> **Task details**
Extract each line of the data listing below that contains the word "what".

[Data listing]
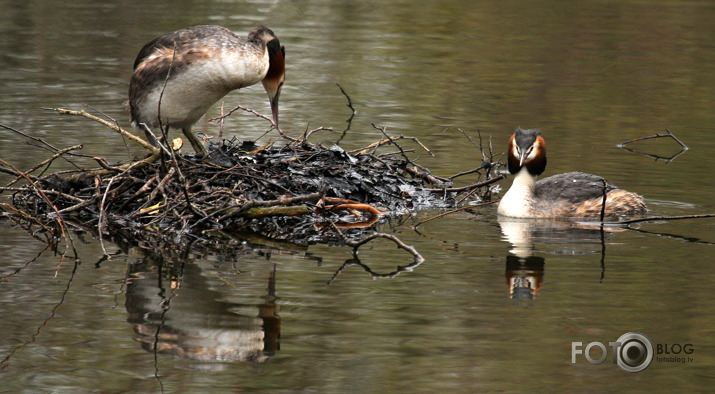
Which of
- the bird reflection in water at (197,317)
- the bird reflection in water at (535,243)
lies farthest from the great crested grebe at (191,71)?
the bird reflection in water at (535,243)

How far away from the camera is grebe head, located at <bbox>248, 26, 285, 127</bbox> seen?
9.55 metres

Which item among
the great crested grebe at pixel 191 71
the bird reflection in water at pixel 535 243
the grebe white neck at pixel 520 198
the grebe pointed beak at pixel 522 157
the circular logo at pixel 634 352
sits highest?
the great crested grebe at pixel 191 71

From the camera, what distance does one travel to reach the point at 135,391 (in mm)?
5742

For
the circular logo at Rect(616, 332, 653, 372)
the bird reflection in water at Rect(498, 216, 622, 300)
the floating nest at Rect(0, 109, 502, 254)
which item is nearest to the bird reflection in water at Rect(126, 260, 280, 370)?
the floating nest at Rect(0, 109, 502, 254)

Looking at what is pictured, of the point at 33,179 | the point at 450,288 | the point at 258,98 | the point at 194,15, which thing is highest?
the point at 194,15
--
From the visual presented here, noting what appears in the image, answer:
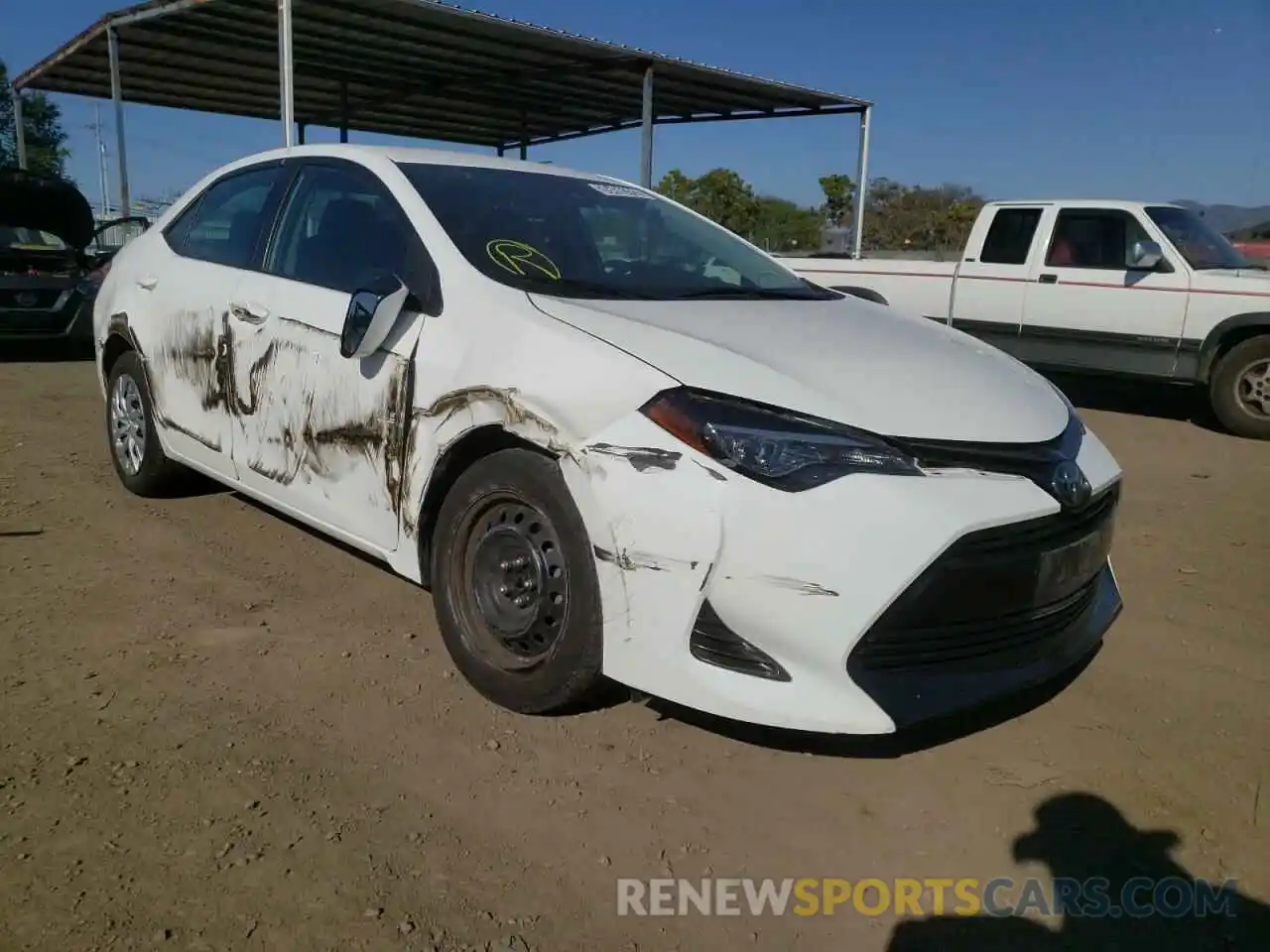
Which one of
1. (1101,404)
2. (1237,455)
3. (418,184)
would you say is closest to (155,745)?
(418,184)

> **Output for this exercise**
From the camera, what distance does one travel to reach the point at 135,391 (in mm)?
Looking at what is pictured, of the point at 33,179 | the point at 450,288 | the point at 258,98 | the point at 194,15, which thing is highest?
From the visual presented here, noting what appears in the image, answer:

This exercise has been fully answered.